> [DIRECTIONS FOR THIS TASK]: In the news report below on the killing of Shahbaz Bhatti, what office did Bhatti hold in Pakistan's federal government?

> [SOURCE PASSAGE]:
******
Pakistan's only Christian cabinet minister Bhatti, a vocal critic of blasphemy law, was shot dead on Wednesday by Taliban militants in Islamabad, just two months after Punjab Governor Salman Taseer was gunned down for opposing the harsh act.

Demanding guilty be brought to justice, Obama said Bhatti was "clear-eyed" about the risks of speaking out, and despite innumerable death threats, he insisted on his duty to defend equal rights and tolerance from those who preach "division, hate, and violence."

He most courageously challenged the blasphemy laws of Pakistan under which individuals have been prosecuted for speaking their minds or practicing their own faiths, Obama said.

US Secretary of State Clinton also condemned the assassination. "I was shocked and outraged by the assassination, reportedly by Al Qaeda linked terrorists, of Pakistan's Federal Minister for Minorities Affairs Shahbaz Bhatti," Clinton told Senators at a Congressional hearing of the Senate Foreign Relations Committee..

"I think this was an attack not only on one man but on the values of tolerance and respect for people of all faiths and backgrounds that had been championed by Mohammed Ali Jinnah, the founder of Pakistan," she said in response to a question from John Kerry, chairman of the Senate Foreign Relations Committee.

Clinton recently had met Bhatti. "He was a very impressive, courageous man. He was a patriot. He was a man of great conviction. He cared deeply for Pakistan, and he had dedicated his life to helping the least among us," she said.

"When I spoke with him, he was well aware of the drumbeat of threats against him. Despite those threats, when the Pakistan government was recently reshuffled and the cabinet shrunk, he agreed to continue his work as the minister for Minorities Affairs."

In a statement, Kerry said Bhatti was a brave defender of all of Pakistan's religious and ethnic minorities and his death is a loss to his country and his family.

"Coming so soon after the killing of Punjab Governor Salman Taseer, another strong advocate for tolerance and moderation, today's act of terrorism is particularly chilling," he said in a statement.
******
> [DATA BELOW]:
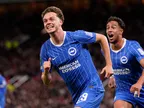 <span class="p2_new s hp">NEW</span> How to watch Brighton vs. Kauno Zalgiris: Date, time, live stream and TV channel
******
> [OUTPUT FOR THIS EXERCISE]: Federal Minister for Minorities Affairs.